Professor Dharini Sivakumar’s academic career has been on the rise since she joined the Tshwane University of Technology (TUT) in 2010 as an associate professor.
Very few of her peers were surprised when she was recently awarded the DST-NRF SARChI Chair in Phytochemical Food Network in the faculty of science.
Her position as SARChi chair for second cycle, which she would hold from 2021-2024, will help to improve nutritional quality of food for consumers. Savikumar adds to an increasing pool of highly-rated women in STEM at TUT.
She is credited for developing the research area in post-harvest technology and the curriculum at the department of crop sciences. From 2010 to 2015, she has been actively involved in investigating the influence of pre-harvest agronomy factors on the post-harvest quality of fresh produce.
Within this specific research area, her work was more focused on the improvement and maintenance of dietary phytochemicals by manipulating agronomy and post-harvest practices or processing methods respectively.
She was first awarded SARChI research chair funding for the Phytochemical Food Network to improve nutritional quality for the consumer in 2015. The following year, she was appointed as an honorary associate professor at the Centre for Nutrition and Food Sciences, Queensland Alliance for Agriculture and Food Innovation (QAAFI), University of Queensland, Australia.
Sivakumar also works closely with the South African Avocado Fruit industry and has forged research collaboration with several academic institutions abroad. They include QAAFI, University of Queensland in Australia, Marche Polytechnic University in Italy, Texas A & M in the USA, University of Reunion in Reunion, Leibniz-Institut für Agrartechnik und Bioökonomie in Germany and the University of Greenwich in the UK.

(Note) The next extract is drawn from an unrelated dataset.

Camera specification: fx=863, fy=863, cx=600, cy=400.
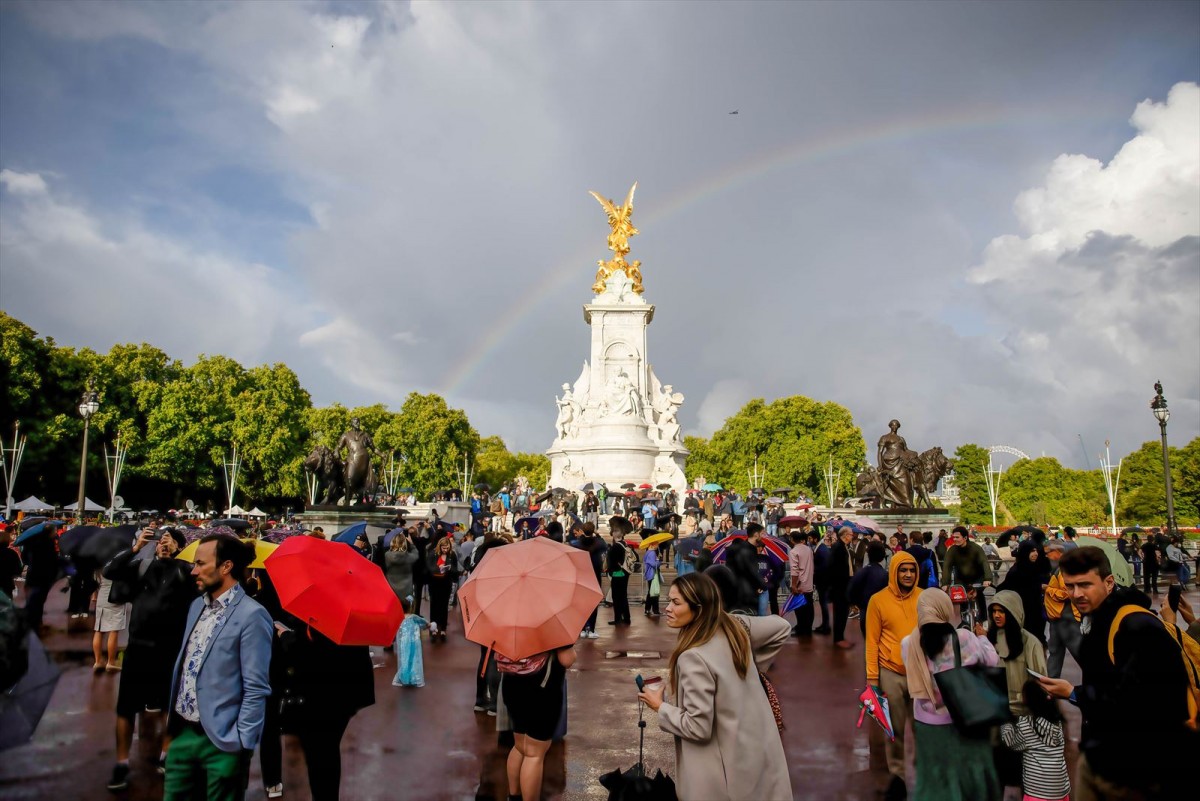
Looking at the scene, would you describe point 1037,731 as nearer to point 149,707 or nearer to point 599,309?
point 149,707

She is also currently collaborating in research with other institutions such as Agricultural Research Council (Vegetable and ornamental plant Institute, Subtropical fruits Institute), DST-CSIR Nano Center, and Plant and Soil Sciences at the University of Pretoria.
Sivakumar is also supervising eight Doctoral and 14 Masters’ students. Furthermore, she has authored book chapters, research articles, and industry research notes and farmers communications. Sivakumar’s field of expertise and research specialisation focus on:
- Implementation of standard operating procedures (SOP) for assessing levels of phytochemicals in the above-mentioned vegetable and fruit types.

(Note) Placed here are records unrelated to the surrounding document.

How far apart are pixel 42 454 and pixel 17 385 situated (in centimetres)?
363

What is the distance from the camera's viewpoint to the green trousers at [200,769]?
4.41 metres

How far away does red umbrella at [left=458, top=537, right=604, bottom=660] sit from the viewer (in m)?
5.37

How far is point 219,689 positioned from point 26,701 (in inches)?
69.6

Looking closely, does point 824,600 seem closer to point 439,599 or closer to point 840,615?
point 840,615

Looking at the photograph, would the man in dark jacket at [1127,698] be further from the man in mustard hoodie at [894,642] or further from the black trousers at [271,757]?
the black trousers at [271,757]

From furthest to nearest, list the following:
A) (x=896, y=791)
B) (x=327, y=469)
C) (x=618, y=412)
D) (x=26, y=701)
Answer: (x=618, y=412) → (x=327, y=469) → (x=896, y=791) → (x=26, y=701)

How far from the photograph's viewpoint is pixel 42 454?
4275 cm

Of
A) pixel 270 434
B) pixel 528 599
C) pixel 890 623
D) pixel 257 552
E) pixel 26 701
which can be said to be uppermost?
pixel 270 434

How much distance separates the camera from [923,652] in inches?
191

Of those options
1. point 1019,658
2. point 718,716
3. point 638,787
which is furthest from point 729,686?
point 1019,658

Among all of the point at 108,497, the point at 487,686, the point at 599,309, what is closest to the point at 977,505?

- Establishing relationships between environmental and agronomical factors and phytochemicals.
- Maintenance: Quantification of loss of phytochemicals during storage/processing/packaging/ transportation
- Development of methods: product improvement and postharvest processing to maintain the phytochemicals in fruits and vegetables
- Diversifying diets with underutilising vegetables and fruits
- Formulating guidelines based on the outcome for the growers and marketers to maintain phytochemicals in the farm to plate chain.
According to her, the significance of this research is to benefit the growers in producing fresh produce in terms of cost and, in turn, benefit the consumers by improving their health and well-being.
“A healthy society can bring about significant savings in health-care costs compared to what is currently used by individuals and by the national treasury,” concluded Sivakumar.